Return each line of the rows below that contains the word "scene".

--- Start of Data excerpts ---

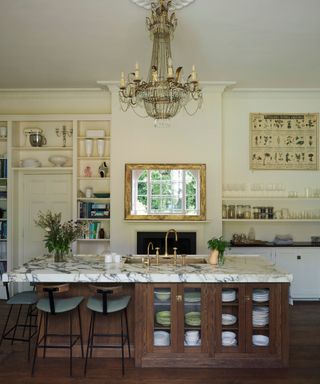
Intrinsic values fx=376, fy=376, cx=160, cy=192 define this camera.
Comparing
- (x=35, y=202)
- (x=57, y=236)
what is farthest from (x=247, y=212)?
(x=35, y=202)

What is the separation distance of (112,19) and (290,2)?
1.66 m

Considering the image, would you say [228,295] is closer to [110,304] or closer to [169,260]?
[169,260]

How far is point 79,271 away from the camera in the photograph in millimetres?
3480

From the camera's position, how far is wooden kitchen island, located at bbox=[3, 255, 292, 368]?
11.1 feet

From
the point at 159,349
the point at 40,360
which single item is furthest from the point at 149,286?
the point at 40,360

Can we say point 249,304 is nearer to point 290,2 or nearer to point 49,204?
point 290,2

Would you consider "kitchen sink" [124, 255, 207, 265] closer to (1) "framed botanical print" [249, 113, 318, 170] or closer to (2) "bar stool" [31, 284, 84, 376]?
(2) "bar stool" [31, 284, 84, 376]

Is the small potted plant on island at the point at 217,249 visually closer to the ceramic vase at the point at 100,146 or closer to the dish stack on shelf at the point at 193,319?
the dish stack on shelf at the point at 193,319

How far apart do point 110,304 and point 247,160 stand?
3.65 m

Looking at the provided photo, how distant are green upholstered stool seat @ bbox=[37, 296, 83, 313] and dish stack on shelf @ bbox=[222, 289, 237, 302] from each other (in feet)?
4.32

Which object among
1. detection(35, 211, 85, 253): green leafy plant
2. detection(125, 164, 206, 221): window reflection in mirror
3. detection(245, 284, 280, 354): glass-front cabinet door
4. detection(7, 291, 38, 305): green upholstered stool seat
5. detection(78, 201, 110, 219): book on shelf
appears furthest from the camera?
detection(78, 201, 110, 219): book on shelf

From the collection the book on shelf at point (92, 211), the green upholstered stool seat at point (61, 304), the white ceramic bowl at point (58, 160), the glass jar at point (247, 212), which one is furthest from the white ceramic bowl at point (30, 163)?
the glass jar at point (247, 212)

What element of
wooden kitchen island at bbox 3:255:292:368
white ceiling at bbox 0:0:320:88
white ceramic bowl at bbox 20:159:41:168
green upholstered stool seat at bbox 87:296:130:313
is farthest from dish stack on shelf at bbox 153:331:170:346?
white ceramic bowl at bbox 20:159:41:168

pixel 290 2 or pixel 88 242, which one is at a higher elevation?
pixel 290 2
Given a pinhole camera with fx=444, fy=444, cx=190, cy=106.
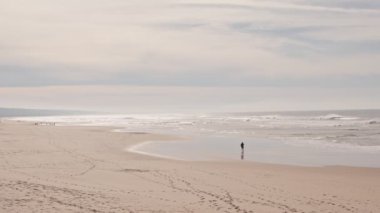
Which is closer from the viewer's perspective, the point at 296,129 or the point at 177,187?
the point at 177,187

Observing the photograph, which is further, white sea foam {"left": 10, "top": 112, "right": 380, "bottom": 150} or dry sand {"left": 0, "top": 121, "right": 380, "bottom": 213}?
white sea foam {"left": 10, "top": 112, "right": 380, "bottom": 150}

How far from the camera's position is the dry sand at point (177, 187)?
12414mm

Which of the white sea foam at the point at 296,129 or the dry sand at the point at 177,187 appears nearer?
the dry sand at the point at 177,187

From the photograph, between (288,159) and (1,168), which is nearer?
(1,168)

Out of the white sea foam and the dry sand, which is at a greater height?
the white sea foam

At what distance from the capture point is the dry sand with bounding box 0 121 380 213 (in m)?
12.4

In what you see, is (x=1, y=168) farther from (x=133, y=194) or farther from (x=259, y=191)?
(x=259, y=191)

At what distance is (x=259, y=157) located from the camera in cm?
2942

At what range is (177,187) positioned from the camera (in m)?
15.8

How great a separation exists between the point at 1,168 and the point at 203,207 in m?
10.1

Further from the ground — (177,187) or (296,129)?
(296,129)

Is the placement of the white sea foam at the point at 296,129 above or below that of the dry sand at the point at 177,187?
above

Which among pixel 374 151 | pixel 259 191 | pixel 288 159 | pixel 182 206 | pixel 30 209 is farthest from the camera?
pixel 374 151

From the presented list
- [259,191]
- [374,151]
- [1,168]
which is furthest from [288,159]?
[1,168]
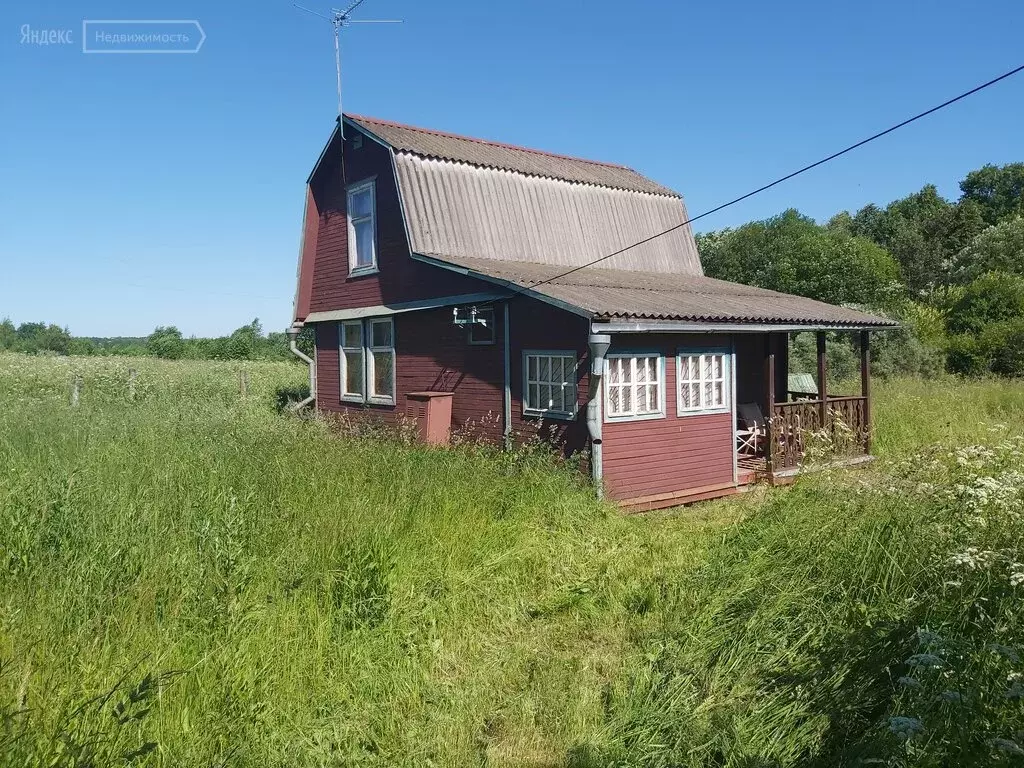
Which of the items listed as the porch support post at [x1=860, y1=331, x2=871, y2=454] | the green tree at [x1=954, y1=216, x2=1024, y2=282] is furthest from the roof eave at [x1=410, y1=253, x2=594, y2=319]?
→ the green tree at [x1=954, y1=216, x2=1024, y2=282]

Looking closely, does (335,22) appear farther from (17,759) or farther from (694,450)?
(17,759)

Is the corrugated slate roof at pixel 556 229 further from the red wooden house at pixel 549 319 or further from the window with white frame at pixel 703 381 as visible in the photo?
the window with white frame at pixel 703 381

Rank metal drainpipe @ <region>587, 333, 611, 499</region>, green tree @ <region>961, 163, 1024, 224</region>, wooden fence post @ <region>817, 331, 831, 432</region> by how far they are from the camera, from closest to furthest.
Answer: metal drainpipe @ <region>587, 333, 611, 499</region> < wooden fence post @ <region>817, 331, 831, 432</region> < green tree @ <region>961, 163, 1024, 224</region>

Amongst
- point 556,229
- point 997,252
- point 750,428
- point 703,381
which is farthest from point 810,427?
point 997,252

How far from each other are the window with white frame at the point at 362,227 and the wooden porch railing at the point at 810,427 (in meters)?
8.18

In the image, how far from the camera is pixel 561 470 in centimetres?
912

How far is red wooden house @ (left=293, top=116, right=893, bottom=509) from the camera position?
9.73 m

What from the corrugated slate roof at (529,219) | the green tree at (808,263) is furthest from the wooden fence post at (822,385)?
the green tree at (808,263)

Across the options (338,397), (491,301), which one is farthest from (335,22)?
(338,397)

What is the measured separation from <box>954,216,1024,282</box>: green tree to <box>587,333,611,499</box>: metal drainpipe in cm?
3440

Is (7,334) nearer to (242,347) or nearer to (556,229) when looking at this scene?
(242,347)

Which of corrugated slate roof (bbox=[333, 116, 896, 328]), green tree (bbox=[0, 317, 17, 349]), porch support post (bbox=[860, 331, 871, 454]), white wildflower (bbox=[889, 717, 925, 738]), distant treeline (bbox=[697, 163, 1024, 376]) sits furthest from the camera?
green tree (bbox=[0, 317, 17, 349])

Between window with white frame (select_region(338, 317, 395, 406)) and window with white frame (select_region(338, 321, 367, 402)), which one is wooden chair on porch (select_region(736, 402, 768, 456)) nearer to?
window with white frame (select_region(338, 317, 395, 406))

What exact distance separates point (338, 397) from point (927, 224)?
5103 cm
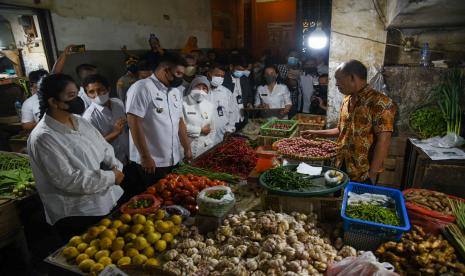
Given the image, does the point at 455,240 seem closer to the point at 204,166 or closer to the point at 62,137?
the point at 204,166

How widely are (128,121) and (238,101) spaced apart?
147 inches

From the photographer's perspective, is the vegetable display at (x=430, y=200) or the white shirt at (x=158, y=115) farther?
the white shirt at (x=158, y=115)

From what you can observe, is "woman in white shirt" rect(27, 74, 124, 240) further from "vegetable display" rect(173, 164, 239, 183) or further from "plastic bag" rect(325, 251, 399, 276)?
"plastic bag" rect(325, 251, 399, 276)

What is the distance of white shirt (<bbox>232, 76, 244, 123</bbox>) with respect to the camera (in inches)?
279

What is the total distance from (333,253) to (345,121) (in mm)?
2014

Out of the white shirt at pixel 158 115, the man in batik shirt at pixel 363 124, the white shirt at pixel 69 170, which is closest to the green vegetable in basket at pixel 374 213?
the man in batik shirt at pixel 363 124

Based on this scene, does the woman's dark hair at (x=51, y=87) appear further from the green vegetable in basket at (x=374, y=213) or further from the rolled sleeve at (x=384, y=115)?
the rolled sleeve at (x=384, y=115)

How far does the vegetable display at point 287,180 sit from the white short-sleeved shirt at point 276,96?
4355mm

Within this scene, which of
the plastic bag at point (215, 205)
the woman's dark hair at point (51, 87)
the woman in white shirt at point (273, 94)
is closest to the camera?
the plastic bag at point (215, 205)

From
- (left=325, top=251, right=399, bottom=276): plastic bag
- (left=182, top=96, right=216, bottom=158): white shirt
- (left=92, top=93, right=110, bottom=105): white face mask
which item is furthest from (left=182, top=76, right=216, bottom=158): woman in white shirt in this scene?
(left=325, top=251, right=399, bottom=276): plastic bag

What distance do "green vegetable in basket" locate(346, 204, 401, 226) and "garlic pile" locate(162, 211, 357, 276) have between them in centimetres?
27

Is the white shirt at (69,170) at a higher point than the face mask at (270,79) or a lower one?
lower

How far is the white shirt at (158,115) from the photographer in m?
3.93

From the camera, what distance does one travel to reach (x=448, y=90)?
4.37 metres
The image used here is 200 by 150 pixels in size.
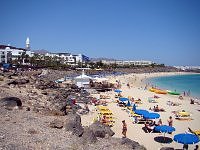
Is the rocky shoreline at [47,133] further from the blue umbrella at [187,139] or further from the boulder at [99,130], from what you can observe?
the blue umbrella at [187,139]

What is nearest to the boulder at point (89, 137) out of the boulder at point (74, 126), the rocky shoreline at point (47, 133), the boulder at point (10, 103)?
the rocky shoreline at point (47, 133)

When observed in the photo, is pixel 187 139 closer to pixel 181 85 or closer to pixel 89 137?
pixel 89 137

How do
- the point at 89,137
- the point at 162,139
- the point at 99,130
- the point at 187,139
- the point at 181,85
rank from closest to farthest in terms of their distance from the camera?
1. the point at 89,137
2. the point at 187,139
3. the point at 99,130
4. the point at 162,139
5. the point at 181,85

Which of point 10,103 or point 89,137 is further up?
point 10,103

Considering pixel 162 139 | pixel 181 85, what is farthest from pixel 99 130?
pixel 181 85

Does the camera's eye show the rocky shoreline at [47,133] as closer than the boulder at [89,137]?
Yes

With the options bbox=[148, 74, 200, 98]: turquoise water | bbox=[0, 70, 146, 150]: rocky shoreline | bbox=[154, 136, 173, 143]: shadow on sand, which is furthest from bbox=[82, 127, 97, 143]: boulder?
bbox=[148, 74, 200, 98]: turquoise water

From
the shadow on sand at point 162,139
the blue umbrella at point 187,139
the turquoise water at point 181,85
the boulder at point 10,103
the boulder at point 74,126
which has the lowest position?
the turquoise water at point 181,85

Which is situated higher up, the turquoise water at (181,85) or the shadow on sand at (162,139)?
the shadow on sand at (162,139)

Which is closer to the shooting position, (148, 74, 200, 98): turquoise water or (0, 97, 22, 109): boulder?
(0, 97, 22, 109): boulder

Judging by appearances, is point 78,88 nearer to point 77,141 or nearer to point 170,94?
point 170,94

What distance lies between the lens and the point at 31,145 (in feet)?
41.7

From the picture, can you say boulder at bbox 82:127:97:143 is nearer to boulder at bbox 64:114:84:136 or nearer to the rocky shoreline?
the rocky shoreline

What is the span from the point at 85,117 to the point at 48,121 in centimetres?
605
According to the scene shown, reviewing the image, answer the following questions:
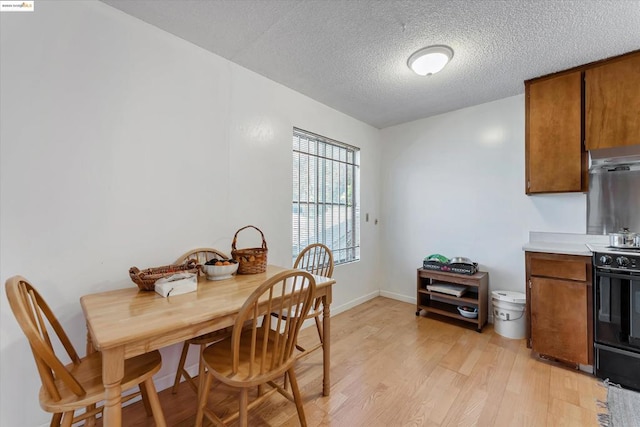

--- End of Data excerpts ---

- [Correct response]:
Is (7,334) nearer to (242,347) or nearer to (556,229) when looking at this scene?
Based on this scene, does the woman's dark hair at (x=51, y=87) appear further from the green vegetable in basket at (x=374, y=213) or further from the rolled sleeve at (x=384, y=115)?
Within this scene, which of
which item is furthest from (left=182, top=76, right=216, bottom=158): woman in white shirt in this scene?
According to the scene shown, reviewing the image, answer the following questions:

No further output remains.